The correlation pattern works in almost a similar style to the bi-directional sync. However, in this pattern, synchronization of datasets only happens if the records exist in both systems.
The bi-directional sync pattern creates new records for missing data in one of the datasets but found in the other one. Correlation is strict such that the records must be in existence for both systems for synchronization to happen.
The pattern makes data integration easy and fast since synchronization happens only for relevant data.
c. Aggregation Pattern
Aggregation is the process of receiving data from different systems and merging it into one system for a centralized view. The pattern is important where you want to get updated data in a particular given instance.
In aggregation, data is merged into a format of choices such as XML or CSV. Therefore it means that you do not require to have a different database to store the merged data.
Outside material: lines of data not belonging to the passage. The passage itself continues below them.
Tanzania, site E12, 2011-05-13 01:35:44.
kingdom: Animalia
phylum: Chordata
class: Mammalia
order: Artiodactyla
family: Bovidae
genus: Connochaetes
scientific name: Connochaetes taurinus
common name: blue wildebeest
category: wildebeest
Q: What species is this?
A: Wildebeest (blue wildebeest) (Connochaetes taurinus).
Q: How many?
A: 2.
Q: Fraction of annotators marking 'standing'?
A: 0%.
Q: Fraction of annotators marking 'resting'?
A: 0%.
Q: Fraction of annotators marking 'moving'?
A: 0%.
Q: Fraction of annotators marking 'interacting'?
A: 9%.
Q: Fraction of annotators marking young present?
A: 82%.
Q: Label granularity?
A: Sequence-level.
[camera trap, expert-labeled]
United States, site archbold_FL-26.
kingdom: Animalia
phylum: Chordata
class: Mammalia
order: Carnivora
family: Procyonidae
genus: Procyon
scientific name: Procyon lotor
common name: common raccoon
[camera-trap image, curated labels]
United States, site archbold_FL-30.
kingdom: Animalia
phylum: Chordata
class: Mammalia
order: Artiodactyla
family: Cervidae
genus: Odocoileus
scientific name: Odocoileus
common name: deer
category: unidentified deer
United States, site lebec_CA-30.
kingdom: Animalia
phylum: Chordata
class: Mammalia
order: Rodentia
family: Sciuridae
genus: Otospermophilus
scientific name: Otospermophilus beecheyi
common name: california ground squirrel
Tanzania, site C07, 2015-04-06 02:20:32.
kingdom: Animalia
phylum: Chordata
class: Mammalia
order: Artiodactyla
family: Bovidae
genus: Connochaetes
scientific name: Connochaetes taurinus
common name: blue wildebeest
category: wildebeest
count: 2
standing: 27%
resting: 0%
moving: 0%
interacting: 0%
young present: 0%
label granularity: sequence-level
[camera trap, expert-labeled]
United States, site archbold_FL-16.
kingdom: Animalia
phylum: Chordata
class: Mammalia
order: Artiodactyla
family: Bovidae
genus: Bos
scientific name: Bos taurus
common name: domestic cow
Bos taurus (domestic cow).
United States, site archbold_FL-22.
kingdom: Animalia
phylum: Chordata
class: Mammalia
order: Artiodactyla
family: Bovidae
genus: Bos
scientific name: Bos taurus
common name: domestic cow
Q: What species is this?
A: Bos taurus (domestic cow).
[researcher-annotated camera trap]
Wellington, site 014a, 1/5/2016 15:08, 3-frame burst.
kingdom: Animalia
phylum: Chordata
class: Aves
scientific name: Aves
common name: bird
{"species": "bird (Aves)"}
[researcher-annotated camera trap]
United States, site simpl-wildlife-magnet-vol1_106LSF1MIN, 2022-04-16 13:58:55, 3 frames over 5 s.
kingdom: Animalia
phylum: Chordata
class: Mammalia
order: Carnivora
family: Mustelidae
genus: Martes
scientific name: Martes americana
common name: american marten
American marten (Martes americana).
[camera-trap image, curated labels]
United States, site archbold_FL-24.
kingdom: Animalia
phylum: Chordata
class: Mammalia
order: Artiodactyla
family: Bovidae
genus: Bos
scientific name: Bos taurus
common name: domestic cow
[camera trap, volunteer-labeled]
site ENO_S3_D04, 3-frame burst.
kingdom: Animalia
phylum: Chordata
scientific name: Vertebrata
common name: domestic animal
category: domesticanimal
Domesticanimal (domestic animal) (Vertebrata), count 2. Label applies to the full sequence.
Benefits of Data Integration Patterns
The following are some of the key benefits of data integration patterns:
i. Saves Time
Time is an important aspect of every business. The use of standardized approaches in transferring data helps the IT teams to save time. Companies reduce the need to analyze data from multiple sources to get a centralized view of the enterprise at a glance. Using unified ways to combining data helps fast processing of data.
ii. Reduces Errors
Data is susceptible to human error and interference in manual transfers of information. However, using the common approaches helps in maintaining the integrity and privacy of data. It helps companies to make decisions that are relevant in real-time.
iii. Better Business Decisions
Our world today is data-driven. Having a common way of transferring data helps business executives to understand how various departments are performing. It is easy to detect a struggling area of operation and recognize departments that are performing very well.
Such information is useful in making business decisions from marketing, budgeting to customer relations.
As technology advances, there is a need for businesses to adopt new methods to remain competitive. Data integration is useful to ensure that information is easily added into new systems for maximum efficiency and productivity.
Data is a key function in business. Historical information serves as evidence of transactions that happened earlier. Keeping such data is important when recalling defective products. Additionally, the company uses the data in future investments.
Transfer of data from one system to another may encounter challenges in formatting. However, using a unified approach in data integration leads to the reliability of the seamless transmission of data.
vii. Improves Communication
Communication is a key element in business. A unified method of data integration helps to give consistent information within the company. Additionally, the information becomes more valuable. Such flow of data allows departments to work better with each other.
Due to high technological innovations, companies need to apply these common methods of data integration for enhanced performance.